Alles läuft immer in gleicher Weise ab: In einer schweren Holzwanne liegt ein Berg aus Mehl. Maminkas Hand gräbt im Vorgebirge eine weiße Grube, in die sie in Blasen aufgequollene Hefe hineingießt. Mit einer regelmäßigen, kreisförmigen Bewegung gräbt sie den Mehlberg unter. Ihre Finger arbeiten sich langsam voran, wie ein Maulwurf, so lange, bis der ganze Berg verschwunden ist. Nur zwei Hände voll Teig sind von ihm übriggeblieben, mickrig, grauweiß. Dann fängt das Kneten an. Ich sehe gespannt zu, wie sich Maminkas Stirn schnell und immer schneller mit kleinen Schweißtropfen bedeckt. Sie sind beinahe kugelrund. Bald ist ihre Oberlippe ganz nass. Die Schweißperlen rollen von der Stirn die Nase herunter und manche landen im Teig. Sie wischt sich das Gesicht mit dem Handrücken und knetet, knetet immer weiter. Ich bin müde vom Zugucken. Fast schlafe ich im Stehen ein. Maminka deckt den Teig liebevoll mit dem schönen handgewebten Tuch aus ihrer Hochzeitstruhe zu. Er muss in der Holzwanne übernachten, »schlafen muss er«, meint sie.

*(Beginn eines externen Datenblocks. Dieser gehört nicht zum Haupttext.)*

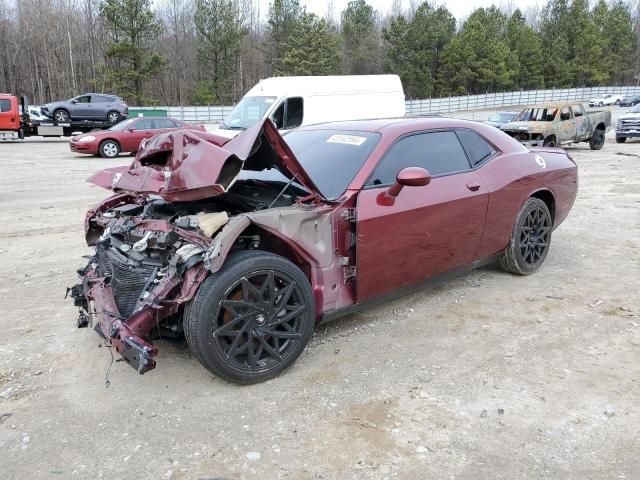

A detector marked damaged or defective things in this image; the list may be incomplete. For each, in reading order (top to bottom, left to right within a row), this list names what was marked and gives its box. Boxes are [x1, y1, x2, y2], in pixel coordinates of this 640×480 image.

crumpled hood [87, 121, 322, 203]
damaged maroon dodge challenger [67, 116, 576, 382]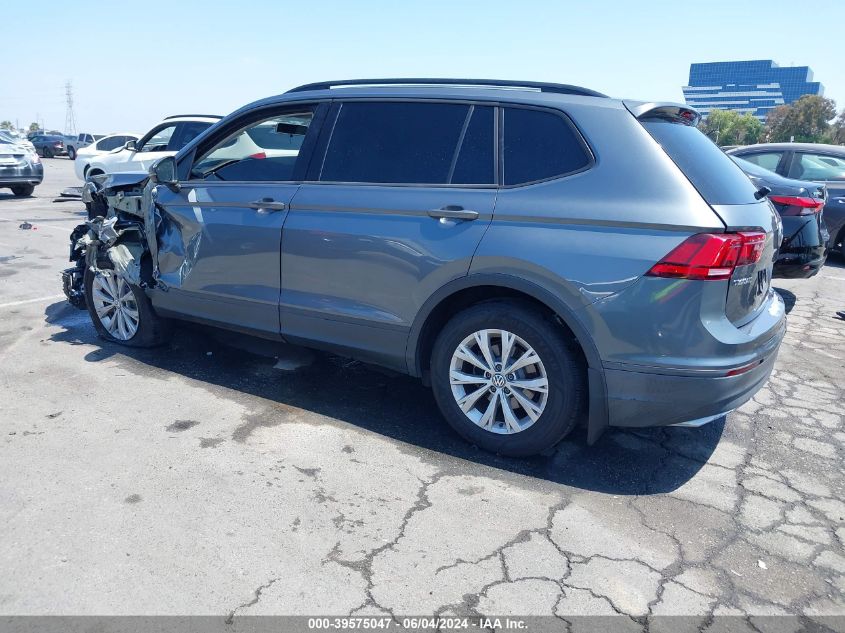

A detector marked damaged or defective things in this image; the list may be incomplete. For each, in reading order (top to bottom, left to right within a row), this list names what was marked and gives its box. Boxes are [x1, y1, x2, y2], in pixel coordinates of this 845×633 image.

damaged front end [61, 173, 157, 312]
dented door panel [150, 180, 298, 334]
cracked asphalt [0, 159, 840, 628]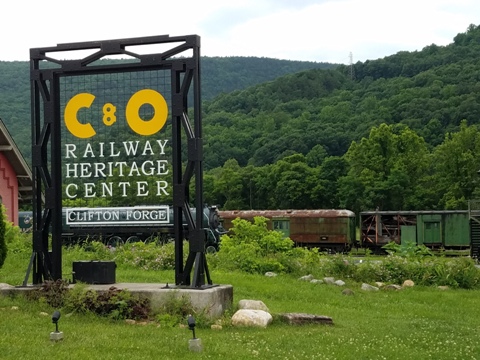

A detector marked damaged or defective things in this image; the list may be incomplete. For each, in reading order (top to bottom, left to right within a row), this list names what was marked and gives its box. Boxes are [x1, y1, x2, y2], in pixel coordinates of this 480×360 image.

rusty freight car [218, 208, 356, 253]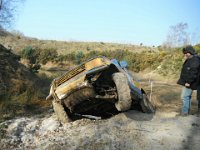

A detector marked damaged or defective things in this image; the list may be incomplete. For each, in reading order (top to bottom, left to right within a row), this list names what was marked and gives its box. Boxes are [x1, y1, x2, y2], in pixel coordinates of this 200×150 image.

wrecked 4x4 [46, 55, 155, 122]
broken bodywork [46, 55, 155, 122]
overturned vehicle [46, 56, 155, 123]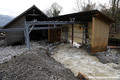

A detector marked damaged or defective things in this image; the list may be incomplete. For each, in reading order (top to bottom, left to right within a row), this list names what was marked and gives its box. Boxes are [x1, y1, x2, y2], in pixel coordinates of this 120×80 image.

damaged building [0, 4, 113, 52]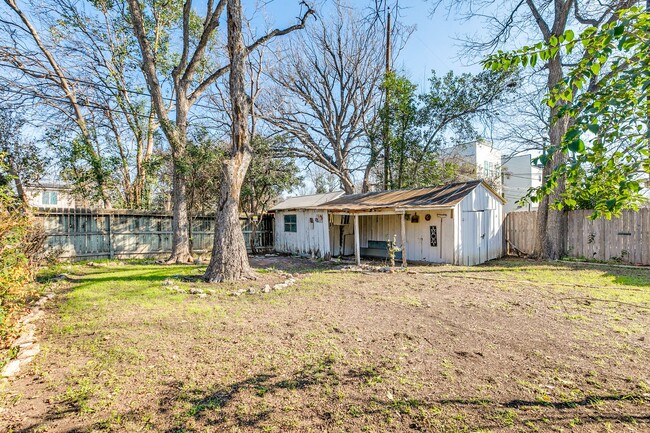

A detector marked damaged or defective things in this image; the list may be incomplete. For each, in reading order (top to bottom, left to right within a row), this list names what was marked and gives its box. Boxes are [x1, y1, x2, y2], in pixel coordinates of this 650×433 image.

rusty metal roof [308, 180, 502, 212]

Eines Tages kam mein Großvater herein, volltrunken, wie er es immer um jene Tageszeit war. Er sah Maminka zornig an und schimpfte auf die Kommunisten und ihre ganze Sippe. Sie hätten ihm die Kneipe geraubt und verjubelt. Und er wunderte sich, dass die Amerikaner immer noch nicht da waren, um sie ihm zurückzugeben.
»Möge Gott die Händchen der Kommunisten vergolden, dass sie dir die Kneipe weggenommen haben ... du bist ja auch ohne Kneipe voll ... Und die Amerikaner ...«, fügte Maminka hinzu, »können mir gestohlen bleiben.«
Worauf er mit geballter Faust auf sie losging. Ich sah die fleischige Faust, fühlte den Luftstrom an meinem Gesicht vorbei und streckte den Fuß aus. Djado verlor das Gleichgewicht, und seine Faust landete im Teig.

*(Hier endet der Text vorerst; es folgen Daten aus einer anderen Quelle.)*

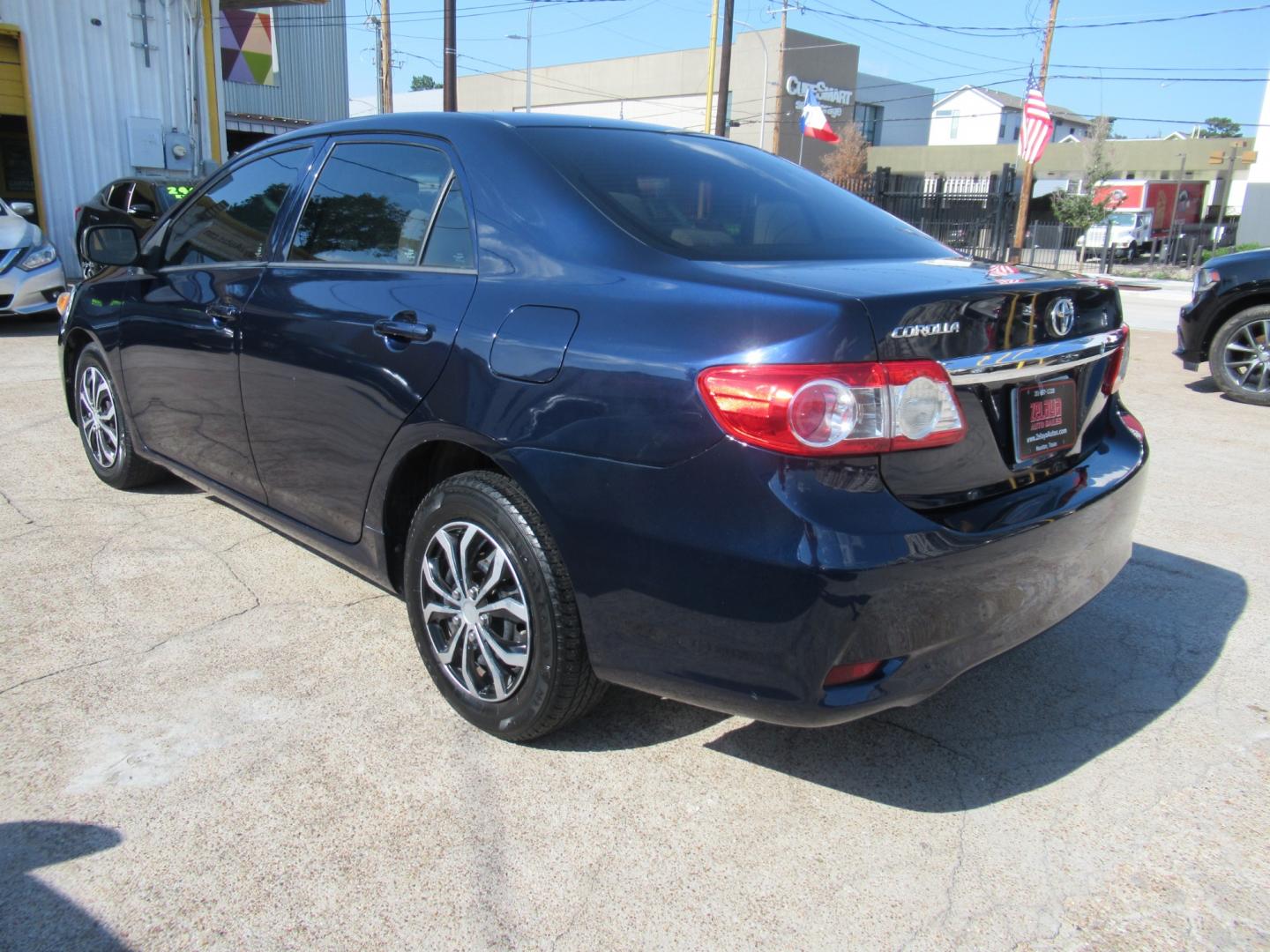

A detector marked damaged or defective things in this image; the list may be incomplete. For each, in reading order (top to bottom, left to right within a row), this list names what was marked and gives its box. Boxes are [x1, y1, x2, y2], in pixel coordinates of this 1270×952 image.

cracked concrete [0, 309, 1265, 949]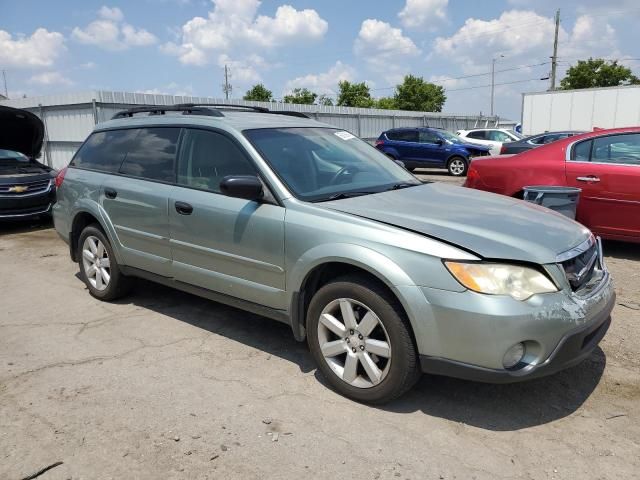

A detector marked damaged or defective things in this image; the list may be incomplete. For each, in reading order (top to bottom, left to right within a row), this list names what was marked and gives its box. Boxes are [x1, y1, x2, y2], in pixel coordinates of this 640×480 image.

cracked asphalt [3, 173, 640, 480]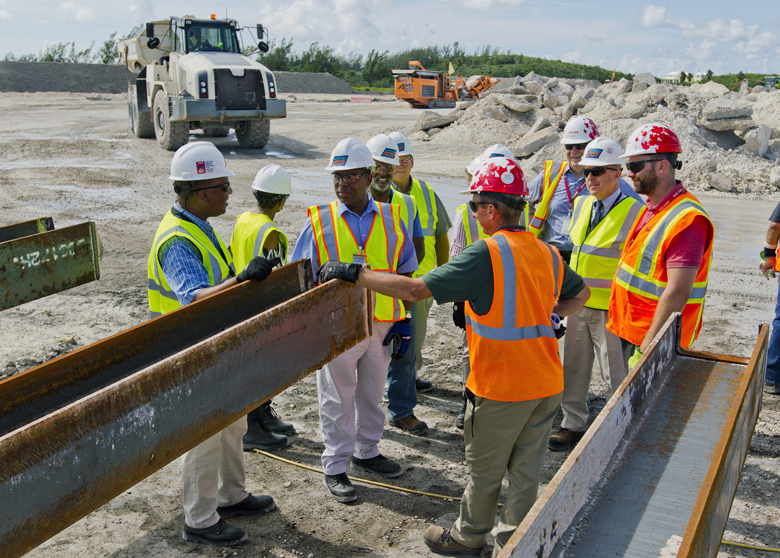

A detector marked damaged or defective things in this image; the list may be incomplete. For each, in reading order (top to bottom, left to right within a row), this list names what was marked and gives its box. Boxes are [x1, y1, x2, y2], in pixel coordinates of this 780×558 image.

rusty steel beam [0, 218, 54, 244]
rusty steel beam [0, 222, 100, 310]
rusty steel beam [0, 270, 370, 556]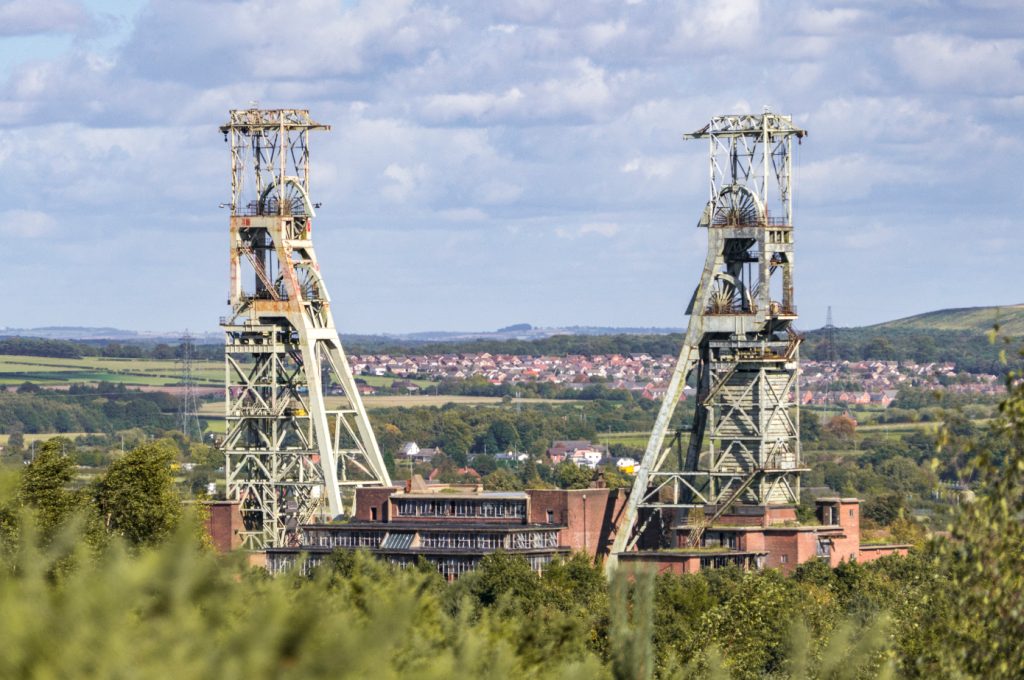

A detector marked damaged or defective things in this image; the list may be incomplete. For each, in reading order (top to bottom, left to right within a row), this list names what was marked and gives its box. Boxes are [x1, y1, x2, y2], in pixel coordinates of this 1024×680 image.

rusty headframe tower [220, 109, 391, 548]
rusty headframe tower [606, 111, 806, 565]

»Mamka wi!«, fluchte er obszön, irgendeine Mutter betreffend, und schlug zu. Wir rührten uns nicht, platt an die Wand gedrückt. Als ihm die Fäuste wehtaten, nahm er den Teig und schmiss ihn an die Wand. »Mamka wi!«, schrie er dabei, holte den Teig von der Wand herunter, warf ihn in die Holzwanne, schnappte sich die Schaufel und schlug auf ihn ein, bis er selbst, völlig erschöpft, auf den Fußboden sank und – »Mamka wi!« – einschlief.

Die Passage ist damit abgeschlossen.